简体   繁体   English

频率计数直方图在 y 轴上仅显示 integer 值?

[英]Frequency count histogram displaying only integer values on the y-axis?

I'd much appreciate anyone's help to resolve this question please.我非常感谢任何人帮助解决这个问题。 It seems like it should be so simple, but after many hours experimenting, I've had to stop in and ask for help.看起来应该很简单,但经过几个小时的试验,我不得不停下来寻求帮助。 Thank you very much in advance!非常感谢您!

Summary of question:问题总结:

How can one ensure in ggplot2 the y-axis of a histogram is labelled using only integers (frequency count values) and not decimals?如何确保在 ggplot2 中,直方图的 y 轴仅使用整数(频率计数值)而不是小数进行标记?

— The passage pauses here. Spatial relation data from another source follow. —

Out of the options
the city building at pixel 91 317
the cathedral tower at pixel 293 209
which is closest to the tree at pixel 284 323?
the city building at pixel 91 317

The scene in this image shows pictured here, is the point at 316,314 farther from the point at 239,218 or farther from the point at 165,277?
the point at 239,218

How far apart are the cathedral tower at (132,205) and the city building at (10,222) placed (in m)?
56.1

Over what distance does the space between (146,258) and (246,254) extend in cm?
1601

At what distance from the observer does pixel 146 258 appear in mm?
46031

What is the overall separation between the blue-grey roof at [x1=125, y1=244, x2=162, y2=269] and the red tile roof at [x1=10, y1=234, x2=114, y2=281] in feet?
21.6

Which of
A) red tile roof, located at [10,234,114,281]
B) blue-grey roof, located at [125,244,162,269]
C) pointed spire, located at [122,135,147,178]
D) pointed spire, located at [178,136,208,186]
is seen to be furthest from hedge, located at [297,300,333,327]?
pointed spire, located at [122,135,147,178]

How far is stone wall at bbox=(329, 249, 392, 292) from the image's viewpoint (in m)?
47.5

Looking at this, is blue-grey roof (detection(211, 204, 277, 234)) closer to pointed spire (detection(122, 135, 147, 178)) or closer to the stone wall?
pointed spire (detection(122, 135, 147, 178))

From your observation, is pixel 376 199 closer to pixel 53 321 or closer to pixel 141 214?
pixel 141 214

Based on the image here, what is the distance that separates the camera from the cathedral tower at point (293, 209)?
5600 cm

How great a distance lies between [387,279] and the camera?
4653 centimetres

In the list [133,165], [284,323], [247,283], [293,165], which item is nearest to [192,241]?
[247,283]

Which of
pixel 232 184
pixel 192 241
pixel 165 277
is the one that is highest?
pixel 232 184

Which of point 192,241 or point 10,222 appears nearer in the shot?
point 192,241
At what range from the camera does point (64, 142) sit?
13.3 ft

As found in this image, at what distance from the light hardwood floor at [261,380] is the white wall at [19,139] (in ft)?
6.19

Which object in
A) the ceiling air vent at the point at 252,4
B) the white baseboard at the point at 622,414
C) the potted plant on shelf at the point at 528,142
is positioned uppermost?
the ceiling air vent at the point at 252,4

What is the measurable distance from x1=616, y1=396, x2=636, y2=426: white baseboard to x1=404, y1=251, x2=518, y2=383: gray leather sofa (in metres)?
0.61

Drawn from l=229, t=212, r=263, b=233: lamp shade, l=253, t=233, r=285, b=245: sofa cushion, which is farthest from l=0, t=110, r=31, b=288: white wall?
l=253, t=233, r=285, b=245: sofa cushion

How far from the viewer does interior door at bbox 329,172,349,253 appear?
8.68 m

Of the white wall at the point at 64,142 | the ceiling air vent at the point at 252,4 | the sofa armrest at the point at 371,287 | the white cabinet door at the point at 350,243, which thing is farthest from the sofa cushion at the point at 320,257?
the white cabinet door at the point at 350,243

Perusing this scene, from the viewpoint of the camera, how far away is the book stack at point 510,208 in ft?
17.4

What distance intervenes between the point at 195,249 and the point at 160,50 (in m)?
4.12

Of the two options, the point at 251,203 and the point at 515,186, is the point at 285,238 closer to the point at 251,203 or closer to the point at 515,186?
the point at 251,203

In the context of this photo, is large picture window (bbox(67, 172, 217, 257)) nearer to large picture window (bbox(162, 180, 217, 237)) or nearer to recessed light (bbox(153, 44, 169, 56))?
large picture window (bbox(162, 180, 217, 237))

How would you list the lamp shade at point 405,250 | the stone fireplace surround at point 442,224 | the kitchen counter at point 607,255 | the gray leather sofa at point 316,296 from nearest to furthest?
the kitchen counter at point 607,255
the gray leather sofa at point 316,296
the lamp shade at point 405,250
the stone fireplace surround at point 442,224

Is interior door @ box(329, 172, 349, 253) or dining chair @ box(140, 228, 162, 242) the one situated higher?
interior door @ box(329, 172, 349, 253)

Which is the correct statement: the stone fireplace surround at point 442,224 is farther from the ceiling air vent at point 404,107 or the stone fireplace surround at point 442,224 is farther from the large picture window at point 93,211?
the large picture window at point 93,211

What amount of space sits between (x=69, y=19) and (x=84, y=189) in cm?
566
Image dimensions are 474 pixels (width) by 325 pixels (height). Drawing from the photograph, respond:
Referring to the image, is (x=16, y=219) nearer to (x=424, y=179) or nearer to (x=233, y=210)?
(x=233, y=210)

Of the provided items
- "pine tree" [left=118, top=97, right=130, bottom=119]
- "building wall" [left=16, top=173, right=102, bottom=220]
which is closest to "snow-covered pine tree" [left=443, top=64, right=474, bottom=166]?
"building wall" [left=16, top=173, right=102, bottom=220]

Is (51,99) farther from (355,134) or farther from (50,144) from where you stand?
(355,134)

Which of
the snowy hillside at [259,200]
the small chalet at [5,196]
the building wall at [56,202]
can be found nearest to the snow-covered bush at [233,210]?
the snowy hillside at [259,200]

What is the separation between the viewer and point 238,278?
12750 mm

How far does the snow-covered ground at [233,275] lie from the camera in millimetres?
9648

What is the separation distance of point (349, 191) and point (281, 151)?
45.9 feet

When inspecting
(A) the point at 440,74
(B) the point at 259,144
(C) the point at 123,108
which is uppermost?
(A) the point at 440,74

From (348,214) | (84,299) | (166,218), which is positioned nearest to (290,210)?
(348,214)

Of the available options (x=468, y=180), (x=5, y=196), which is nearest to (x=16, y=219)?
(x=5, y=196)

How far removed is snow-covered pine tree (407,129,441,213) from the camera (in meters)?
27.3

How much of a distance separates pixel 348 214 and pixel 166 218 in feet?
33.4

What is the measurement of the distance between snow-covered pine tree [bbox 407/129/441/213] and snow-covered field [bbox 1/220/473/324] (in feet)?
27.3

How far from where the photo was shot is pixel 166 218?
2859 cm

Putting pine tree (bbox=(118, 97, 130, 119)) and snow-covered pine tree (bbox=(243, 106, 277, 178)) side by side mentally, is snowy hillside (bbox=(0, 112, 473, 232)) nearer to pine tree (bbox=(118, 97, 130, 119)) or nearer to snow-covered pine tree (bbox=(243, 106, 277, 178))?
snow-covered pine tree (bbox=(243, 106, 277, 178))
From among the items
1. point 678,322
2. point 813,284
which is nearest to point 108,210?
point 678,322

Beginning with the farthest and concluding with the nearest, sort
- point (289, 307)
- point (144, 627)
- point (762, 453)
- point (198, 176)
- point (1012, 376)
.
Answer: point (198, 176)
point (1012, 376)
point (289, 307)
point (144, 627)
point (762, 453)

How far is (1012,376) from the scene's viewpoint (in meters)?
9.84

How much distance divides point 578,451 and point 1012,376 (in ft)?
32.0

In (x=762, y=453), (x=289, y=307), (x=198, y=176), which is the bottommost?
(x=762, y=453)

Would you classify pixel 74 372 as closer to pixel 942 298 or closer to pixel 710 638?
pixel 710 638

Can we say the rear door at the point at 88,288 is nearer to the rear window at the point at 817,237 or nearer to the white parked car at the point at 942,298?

The functions, arguments and datatype changes tried so far include:迄今为止尝试的函数 arguments 和数据类型更改包括:

  • geom_histogram() , geom_bar() and geom(col) - in each case, including, or not, the argument stat = "identity" where relevant. geom_histogram()geom_bar()geom(col) - 在每种情况下,包括或不包括相关的参数stat = "identity"
  • adding + scale_y_discrete() , with or without + scale_x_discrete()添加+ scale_y_discrete() ,有或没有+ scale_x_discrete()
  • converting the underlying count data to a factor and/or the bin data to a factor将基础计数数据转换为因子和/或将 bin 数据转换为因子

Ideally, the solution would be using baseR or ggplot2, instead of additional external dependencies eg by using the function pretty_breaks() func in the scales package, or similar.理想情况下,解决方案将使用 baseR 或 ggplot2,而不是额外的外部依赖项,例如使用 function pretty_breaks()函数在 ZEFE90A8E604A7C840E88D03A6ZF6 或类似的scales中。

Sample data:样本数据:

sample <- data.frame(binMidPts = c(4500,5500,6500,7500), counts = c(8,0,9,3))

The x-axis consists of bins of a continuous variable, and the y-axis is intended to show the count of observations in those bins. x 轴由连续变量的 bin 组成,y 轴旨在显示这些 bin 中的观察计数。 For example, Bin 1 covers the x-axis range [4000 <= x < 5000], has a mid-point 4500, with 8 data points observed in that bin / range.例如,Bin 1 覆盖 x 轴范围 [4000 <= x < 5000],具有中点 4500,在该 bin / 范围内观察到 8 个数据点。

Code that almost works:几乎可以工作的代码:

The following code generates a graph similar to the one I'm seeking, however the y-axis is labelled with decimal values on the breaks (which aren't valid as the data are integer count values).下面的代码生成一个类似于我正在寻找的图形,但是 y 轴在中断处标有十进制值(这是无效的,因为数据是 integer 计数值)。

ggplot(data = sample, aes (x = binMidPts, y = counts)) + geom_col()

Graph produced by this code is:此代码生成的图形是: 带有“不正确”连续 y 轴的简单 geom_col 图

I realise I could hard-code the breaks / labels onto a scale_y_continuous() axis but (a) I'd prefer a flexible solution to apply to many differently sized datasets where the scale isn't know in advance, and (b) I expect there must be a simpler way to generate a basic histogram.我意识到我可以将中断/标签硬编码到scale_y_continuous()轴上,但是(a)我更喜欢灵活的解决方案来应用于许多不同大小的数据集,其中比例事先不知道,并且(b)我期望必须有一种更简单的方法来生成基本的直方图。

References参考

I've consulted many Stack Overflow questions, the ggplot2 manual ( https://ggplot2.tidyverse.org/reference/scale_discrete.html ), the sthda.com examples and various blogs. I've consulted many Stack Overflow questions, the ggplot2 manual ( https://ggplot2.tidyverse.org/reference/scale_discrete.html ), the sthda.com examples and various blogs. These tend to address related problems, eg using scale_y_continuous , or where count data is not available in the underlying dataset and thus rely on stat_bin() for a transformation.这些倾向于解决相关问题,例如使用scale_y_continuous ,或者在底层数据集中没有可用的计数数据,因此依赖 stat_bin() 进行转换。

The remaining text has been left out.